▶ **WORK TASK**
Please edit the blog post, giving it again starting at "Julie&Julia&Me" and ending at "me at the moment.", with "film" changed to "movie".

▶ **PROVIDED TEXT**
☆ ☆ ☆

Julie&Julia&Me
I've thought and thought about how to write this and started three or four different times. I think though that to do a straight review of the film would be silly, there are loads of those out there and written far better than I could ever hope to do. So I decided to write about it from the point of view of the parallels I found it drew with my life as a blogger. However before I start that I will say this. It is an amazing film, I don't really know anything about Julia Child but having seen it I am enthused to find out more about her! Although given my current weight loss plan I doubt I will be cooking any of her food anytime soon. The amount of butter and cream! Delicious I am sure but sadly just not for me at the moment.
But on to the blogging aspect! There were so many pieces of this film that resonated for me. In the main the idea that Julie Powell was turning 30 and for various reasons she felt as though her life hadn't lived up to the expectations that she felt she and others had her for her life when she was younger. Something I have been struggling with recently. There is a great line in Reality Bites that goes something like, this wasn't where I was supposed to be at the age of 23. Well fast forward that to 30 and I think that is much the feeling that Julie and I had about turning 30. Although on my 30th birthday I was quite satisfied, recent life events have forced me to think about. In fact this is the first time since I made the decision to leave university that I have had even vague regrets about the idea. Julie Powell started blogging as a way of controlling her life and I think that for me that has certainly been one of the reasons, in retrospect, that I started and certainly why I continue. I think a lot of bloggers are frustrated writers and use blogging as a way of releasing that pent up frustration they have with that area of their lives. I certainly don't blog as a way of getting a publishing contract, which I think was always at the back of Julie Powell's mind, because lets face it who would want to publish the meanderings of my mind. But I do blog as a way of continuing to write, to keep that part of my mind alive and kicking.
There was also a reference to blogging being a way of keeping control in the wake of chaos. Blogtoberfest this year is absolutely that for me. In a period of my life where so little seems to be under my control this little area of the web is something that is totally within mine. Whilst I may not be able to force myself into a job I can certainly force myself to sit at my laptop and write something everyday, it gives a form of routine and timetable to my day, a way that when I go to bed tonight I can feel as though, yes, today I achieved something, that it wasn't a total waste. With my propensity to depression anything that gets me out of bed in the morning and makes me do something is a good thing. The regime of short term goals and achievement is something that can't be overlooked! Julie Powell says that she was saved equally by food and blogging. Whilst I can't claim to have been saved by blogging it is certainly helping me keep a grip, however small, on my sanity at the moment.
One of the moments that most bloggers I think will identify with is the instant that Julie gets her first comment; from her Mother. I think we all struggle with the comment thing. The idea that we are all sitting and writing into a vacuum and whether we want/need the validation that we get from comments. The idea that the only person who thinks your thoughts are worthy of validation is your Mother is one that I know I used to struggle with. It's certainly the reason why I stopped checking my stats obsessively every day, multiple times a day! The fact people were reading and not commenting sometimes used to drive me to distraction! What could I do to make people comment? What was wrong with what I was writing to make them not comment? Once I returned to my original thought that I was blogging for me and not necessarily for anyone else my mental status improved beyond belief! That isn't to say that I don't enjoy comments, my heart skips a beat whenever I get one, just that for me, these days, I try not to focus on them as the be all and end all of my blogging joy!

☆ ☆ ☆

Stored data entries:
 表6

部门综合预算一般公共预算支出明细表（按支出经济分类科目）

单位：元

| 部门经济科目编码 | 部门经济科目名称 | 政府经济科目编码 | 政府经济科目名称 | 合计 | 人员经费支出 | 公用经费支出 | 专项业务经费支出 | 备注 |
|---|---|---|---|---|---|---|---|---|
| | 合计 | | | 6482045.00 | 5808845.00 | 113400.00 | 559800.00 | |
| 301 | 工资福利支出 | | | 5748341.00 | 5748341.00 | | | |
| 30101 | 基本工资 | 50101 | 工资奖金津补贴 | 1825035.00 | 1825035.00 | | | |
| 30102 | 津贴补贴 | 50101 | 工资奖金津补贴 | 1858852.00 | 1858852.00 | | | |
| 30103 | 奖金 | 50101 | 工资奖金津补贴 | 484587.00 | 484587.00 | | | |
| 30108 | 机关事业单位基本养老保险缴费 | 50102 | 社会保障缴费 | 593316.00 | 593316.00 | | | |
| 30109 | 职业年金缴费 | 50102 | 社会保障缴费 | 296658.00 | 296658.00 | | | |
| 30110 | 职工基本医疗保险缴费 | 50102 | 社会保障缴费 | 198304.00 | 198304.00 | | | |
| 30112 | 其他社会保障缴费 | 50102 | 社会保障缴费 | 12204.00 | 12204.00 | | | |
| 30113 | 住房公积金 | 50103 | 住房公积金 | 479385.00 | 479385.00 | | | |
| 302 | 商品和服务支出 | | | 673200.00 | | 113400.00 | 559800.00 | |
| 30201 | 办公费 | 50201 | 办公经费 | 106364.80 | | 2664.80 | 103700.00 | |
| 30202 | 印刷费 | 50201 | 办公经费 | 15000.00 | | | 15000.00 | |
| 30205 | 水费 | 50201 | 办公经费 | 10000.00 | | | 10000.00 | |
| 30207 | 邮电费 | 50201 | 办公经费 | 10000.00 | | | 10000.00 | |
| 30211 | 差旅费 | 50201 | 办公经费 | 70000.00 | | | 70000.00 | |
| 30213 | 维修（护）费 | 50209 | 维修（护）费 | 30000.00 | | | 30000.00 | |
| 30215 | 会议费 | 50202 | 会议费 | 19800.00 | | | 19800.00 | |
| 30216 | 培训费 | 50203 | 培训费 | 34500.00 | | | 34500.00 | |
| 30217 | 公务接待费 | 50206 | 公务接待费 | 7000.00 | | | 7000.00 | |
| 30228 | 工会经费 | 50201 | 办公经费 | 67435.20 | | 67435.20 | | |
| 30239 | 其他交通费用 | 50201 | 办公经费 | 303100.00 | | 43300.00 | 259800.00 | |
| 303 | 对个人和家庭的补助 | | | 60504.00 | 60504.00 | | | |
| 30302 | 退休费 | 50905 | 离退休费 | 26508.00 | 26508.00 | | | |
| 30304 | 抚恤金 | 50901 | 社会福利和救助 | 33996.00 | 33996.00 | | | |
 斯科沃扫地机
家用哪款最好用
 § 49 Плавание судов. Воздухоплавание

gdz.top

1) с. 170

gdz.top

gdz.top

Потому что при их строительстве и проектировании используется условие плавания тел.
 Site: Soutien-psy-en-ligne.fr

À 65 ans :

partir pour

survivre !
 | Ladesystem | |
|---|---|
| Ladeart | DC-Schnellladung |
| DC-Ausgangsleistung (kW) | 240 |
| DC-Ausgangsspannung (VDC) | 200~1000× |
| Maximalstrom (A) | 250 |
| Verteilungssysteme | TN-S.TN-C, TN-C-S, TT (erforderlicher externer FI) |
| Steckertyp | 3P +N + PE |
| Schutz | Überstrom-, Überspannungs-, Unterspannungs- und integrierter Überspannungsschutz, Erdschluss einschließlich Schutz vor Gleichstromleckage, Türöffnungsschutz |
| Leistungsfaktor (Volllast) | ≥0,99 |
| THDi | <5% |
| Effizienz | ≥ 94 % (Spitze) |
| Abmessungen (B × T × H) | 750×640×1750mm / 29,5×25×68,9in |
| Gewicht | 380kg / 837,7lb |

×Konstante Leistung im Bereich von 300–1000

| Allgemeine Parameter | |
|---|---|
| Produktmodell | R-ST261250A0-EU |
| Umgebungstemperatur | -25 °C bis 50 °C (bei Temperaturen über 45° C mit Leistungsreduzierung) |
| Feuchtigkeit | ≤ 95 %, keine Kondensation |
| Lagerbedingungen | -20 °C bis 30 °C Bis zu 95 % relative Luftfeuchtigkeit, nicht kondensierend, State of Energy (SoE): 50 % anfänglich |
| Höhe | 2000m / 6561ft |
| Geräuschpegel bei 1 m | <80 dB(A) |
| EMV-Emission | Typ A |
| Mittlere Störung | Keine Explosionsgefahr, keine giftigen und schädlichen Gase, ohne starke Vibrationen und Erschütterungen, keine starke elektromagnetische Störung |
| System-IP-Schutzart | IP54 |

☆ ☆ ☆

▶ **WRITTEN RESPONSE**
Julie&Julia&Me
I've thought and thought about how to write this and started three or four different times. I think though that to do a straight review of the movie would be silly, there are loads of those out there and written far better than I could ever hope to do. So I decided to write about it from the point of view of the parallels I found it drew with my life as a blogger. However before I start that I will say this. It is an amazing movie, I don't really know anything about Julia Child but having seen it I am enthused to find out more about her! Although given my current weight loss plan I doubt I will be cooking any of her food anytime soon. The amount of butter and cream! Delicious I am sure but sadly just not for me at the moment.